**Excerpted text:**
◇ ◇ ◇ ◇ ◇ ◇ ◇

- Original title: The Counterfeiter's Knife
- Country: United States
- Language: English
- Genre: Detective fiction

Publication
- Published in: The Saturday Evening Post
- Publication type: Periodical
- Publication date: January 1961
- Series: Nero Wolfe

= Counterfeit for Murder =

"Counterfeit for Murder" is a Nero Wolfe mystery novella by Rex Stout, first serialized as "The Counterfeiter's Knife" in three issues of The Saturday Evening Post (January 14, 21 and 28, 1961). It first appeared in book form in the short-story collection Homicide Trinity, published by the Viking Press in 1962.

An early draft of "Counterfeit for Murder" was posthumously published in the short-story collection Death Times Three (1985) under the title "Assault on a Brownstone".

==Plot summary==

Illustrated by Austin Briggs, "The Counterfeiter's Knife" was serialized in three issues of The Saturday Evening Post (January 14–28, 1961)

Over the years I have been suspected of a lot of things by various authorities, from corrupting a cop by buying him a drink to complicity in a murder, and that day they added a new one to the list. None of them came right out with it, but what was really biting them was their suspicion that I was in collusion with the United States government.
— Archie Goodwin, contemplating a turf battle between the police and the Treasury Department, in "Counterfeit for Murder," chapter 8

Hattie Annis doesn't like cops. So when she shows up at Wolfe's door with a brown paper package holding a large stack of $20 bills, she thinks that there could be a reward for returning it to its owner, but she won't trust the cops with it. Wolfe is busy with the orchids, but Hattie says she'll come back later if Archie will hold the money for her. Sometime later, a young woman named Tammy Baxter shows up. She is one of the tenants of Hattie's cheap boarding house, and she is concerned for Hattie, who hasn't come home. Archie lies and says he hasn't seen her, and Tammy leaves.

When Hattie returns, she collapses at the doorstep; on her way back to Wolfe's house, a car swerved onto the sidewalk and hit her – fortunately, not hard enough to break bones, but enough to shake her up. In the front room, Hattie is revived by Fritz's coffee, and tells Wolfe and Archie about the money: she found it hidden behind a bookshelf in her boarding house, and opening it, found $10,000 in counterfeit twenties. This revelation is interrupted by Treasury agent Albert Leach ringing the doorbell, wanting to know if Archie has spoken to Hattie or Tammy. Archie, not caring for Leach's approach, admits to meeting Tammy, but he does not mention that Hattie is present in the house.

◇ ◇ ◇ ◇ ◇ ◇ ◇

**Available data:**
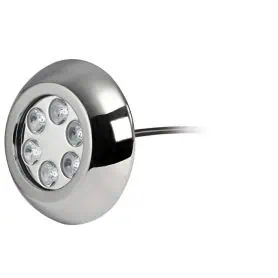 Luce subacquea per carena/specchio di poppa/plancetta con viti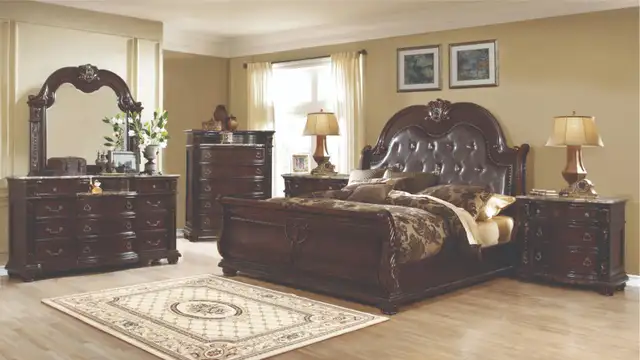 GRANDES VENTES DE SET DE CHAMBRE A DES PRIX IMBATTABLES in Beds & Mattresses in City of Montréal - Image 4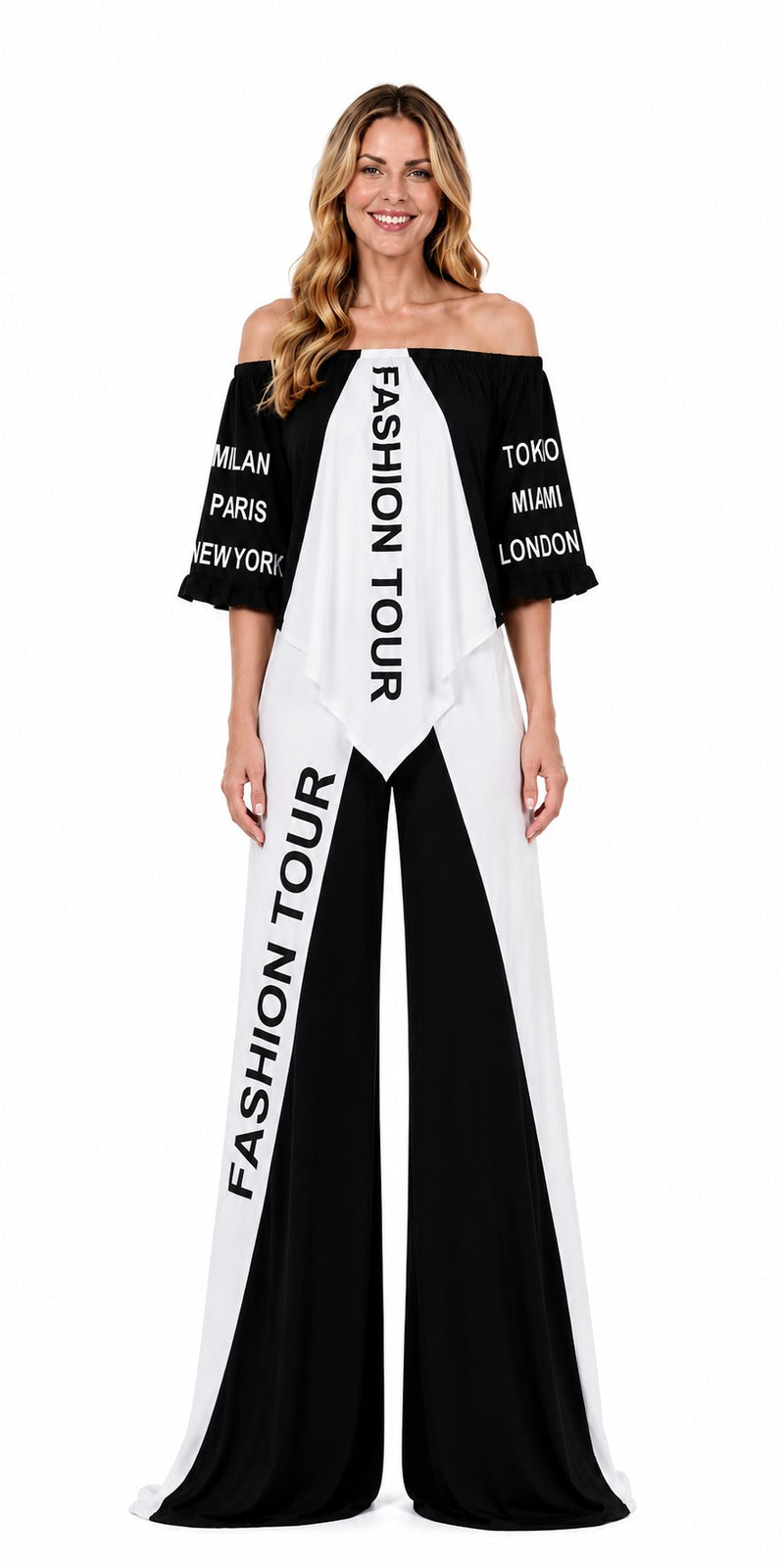 FASHION TOUR PALAZZO PANT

◇ ◇ ◇ ◇ ◇ ◇ ◇

**Exercises:**
(1) List every title under which the article on the Nero Wolfe novella says the story was published.
(2) Please extend the article on the Nero Wolfe novella, picking up the plot summary after its last sentence.

**Answers to the problems:**
(1)
"Counterfeit for Murder"
"The Counterfeiter's Knife"
"Assault on a Brownstone"

(2)
Wolfe won't take Hattie on as a client, but he allows Archie to accompany her to her boarding house and investigate. Once there, Archie meets Hattie's boarders: Raymond Dell, Noel Ferris and Paul Hannah, three actors, and Martha Kirk, a dancer. It isn't until Archie and Hattie enter the parlor that Archie sees the fifth boarder, Tammy Baxter, lying dead on the floor with a kitchen knife in her chest.

When Homicide arrives, Hattie locks herself in her bedroom and refuses to communicate with the police. Cramer doesn't want to break Hattie's door down and asks Archie to reason with her. Archie does so, and, acting as Wolfe's agent, takes Hattie as a client, but he cannot talk her into coming out from her room. Eventually, Cramer gives up, breaks down her door, and has her carried away to be interrogated.

On his way back to the brownstone, Archie phones Wolfe to inform him that he has been hired. Archie has also concluded that Tammy was a Treasury agent: when Leach asked about her, he indicated that he knew both her phone number and that she had been to the brownstone earlier that day. He and Wolfe conjecture that she had been placed in Hattie's boardinghouse by the Treasury Department to investigate a counterfeiting operation.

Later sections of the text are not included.